# Requirement
Extend the passage below on likelihood-based and likelihood-free sampling in UQSA, picking up after its final sentence.

# Text for analysis
──────────
2. Define a likelihood function To use
likelihood-based MCMC methods, the likelihood function must be
specified. In UQSA, this can be done using function
loglikelihoodFunc()
. Within the loglikelihood function (for
these ODE models) simulated data points are compared to experimental
data points taking an error model into account (usually, a normally
distributed measurement error is assumed).
3. Run MCMC The likelihood-based MCMC methods available in UQSA are the Random Walk Metropolis (RWM) algorithm and SMMALA.
RWM can be used to sample from essentially any posterior distribution (when the likelihood function is available). This MCMC algorithm is based on proposing a parameter for the next state of the chain by sampling from a multivariate normal distribution; the proposal is then accepted or rejected according to the Metropolis-Hasting acceptance probability.
SMMALA is a more efficient MCMC method, but at a cost: the gradient of the posterior distribution is required.
There are three main functions that are used to set up and run the
MCMC simulation. mcmcInit()
, mcmcUpdate()
, and
mcmc()
.
Parallel tempering
The likelihood-based methods can also be run in a parallel tempering setting, where several MCMC chains are started at the same time, but at different temperatures (levels of relaxation). More details can be found in the Multiple chains via MPI example.
Likelihood-free (ABC)
If it is not possible to write an explicit function for the likelihood we can use the ABC approach. Here we also simulate data from the (stochastic) model (for a given parameter vector) and compare this to the experimental data. If the simulated data are “close” (based on some distance measure) to the experimental data (observations), then we consider it “likely” that the observed data have been generated by the model with the given parameters. Otherwise, if the simulated data are “far” from the observations, we consider this “unlikely”, and discard the parameter vector (it will not be part of the posterior sample). We use a sharp threshold to decide if the parameters should be accepted or not.
──────────
# Dataset extract
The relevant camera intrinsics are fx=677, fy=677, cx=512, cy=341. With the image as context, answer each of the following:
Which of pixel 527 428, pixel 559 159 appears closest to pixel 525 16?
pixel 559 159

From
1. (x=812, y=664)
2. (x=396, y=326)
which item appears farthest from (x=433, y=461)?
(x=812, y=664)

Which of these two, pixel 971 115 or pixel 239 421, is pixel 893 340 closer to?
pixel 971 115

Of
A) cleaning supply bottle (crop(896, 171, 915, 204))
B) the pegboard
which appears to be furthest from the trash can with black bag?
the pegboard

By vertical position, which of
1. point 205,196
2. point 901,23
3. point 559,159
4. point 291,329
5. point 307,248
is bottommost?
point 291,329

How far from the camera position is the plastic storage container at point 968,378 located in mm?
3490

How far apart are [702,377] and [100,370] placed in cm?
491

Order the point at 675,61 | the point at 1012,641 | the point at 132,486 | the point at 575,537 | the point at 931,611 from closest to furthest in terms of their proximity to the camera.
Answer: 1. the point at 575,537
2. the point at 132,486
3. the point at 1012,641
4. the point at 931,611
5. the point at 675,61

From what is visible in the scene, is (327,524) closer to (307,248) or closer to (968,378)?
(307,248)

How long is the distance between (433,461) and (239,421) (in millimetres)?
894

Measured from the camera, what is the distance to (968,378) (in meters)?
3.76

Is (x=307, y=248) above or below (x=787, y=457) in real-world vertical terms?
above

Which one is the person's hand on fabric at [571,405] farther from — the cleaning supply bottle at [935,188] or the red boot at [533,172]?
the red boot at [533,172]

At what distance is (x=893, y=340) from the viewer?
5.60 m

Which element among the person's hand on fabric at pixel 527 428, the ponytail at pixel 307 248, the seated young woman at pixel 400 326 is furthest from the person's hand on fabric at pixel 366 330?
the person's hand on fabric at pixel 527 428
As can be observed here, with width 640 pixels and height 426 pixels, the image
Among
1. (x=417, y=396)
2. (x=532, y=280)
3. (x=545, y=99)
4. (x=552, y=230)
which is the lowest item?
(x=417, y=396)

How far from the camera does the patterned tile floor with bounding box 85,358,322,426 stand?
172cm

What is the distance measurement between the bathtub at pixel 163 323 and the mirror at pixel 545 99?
──────────
# Final answer
There are three major steps when running ABC:
1. Define a prior distribution This is done in the same way as for the likelihood based approch described above.
2. Define an objective function Objective functions
for ABC can be defined with makeObjective()
and
makeObjectiveSSA()
. The former is used with deterministic
models2,
and the latter with stochastic models, where the “Stochastic Simulation
Algorithm” is used to simulate from the model (hence, “SSA” in the
function name). The objective function: 1. Take a parameter vector as
input, 2. Simulate data from the model given this parameter and 3.
Return the distance between simulated and observed data.
3. Run MCMC The likelihood-free algorithm that we implemented in UQSA is ABC-MCMC. At each iteration of ABC-MCMC, a parameter is proposed by sampling from a multivariate normal distribution (as in RWM). However, the Metropolis-Hastings acceptance probability cannot be computed, because it depends on the likelihood function. Instead, the simulation approach described before is used (data are simulated and compared with observed data).
This algorithm can be run in UQSA using function
ABCMCMC()
.
PreCalibration
Before running the MCMC algorithms with the ABC approach, it is
useful to run a precalibration to determine good starting values for the
MCMC chains, and obtain further information, such as a crude estimate of
the parameter covariances. Precalibration can be performed in UQSA using
function preCalibration()
.
Mapping between model parameters and MCMC parameters
The parameters \(\theta\) on which we perform UQ may be a function of some physical parameter \(\rho\), for example, \(\theta = \log(\rho)\). We therefore need a function that maps Markov chain parameters \(\theta\) into the model parameters \(\rho\). We usually call this function “parMap”. This function is required in the input list of some UQSA functions.
For biochemical reaction network models, the internal parameters \(\rho\) are typically quantities like reaction rate coefficients \(k_{\{f,b\}}\), dissociation constants (equilibrium constants) \(K_{D}\), Hill exponents \(m\), and other parameters that relate to gene expression, enzyme-substrate interaction, or other biochemical processes.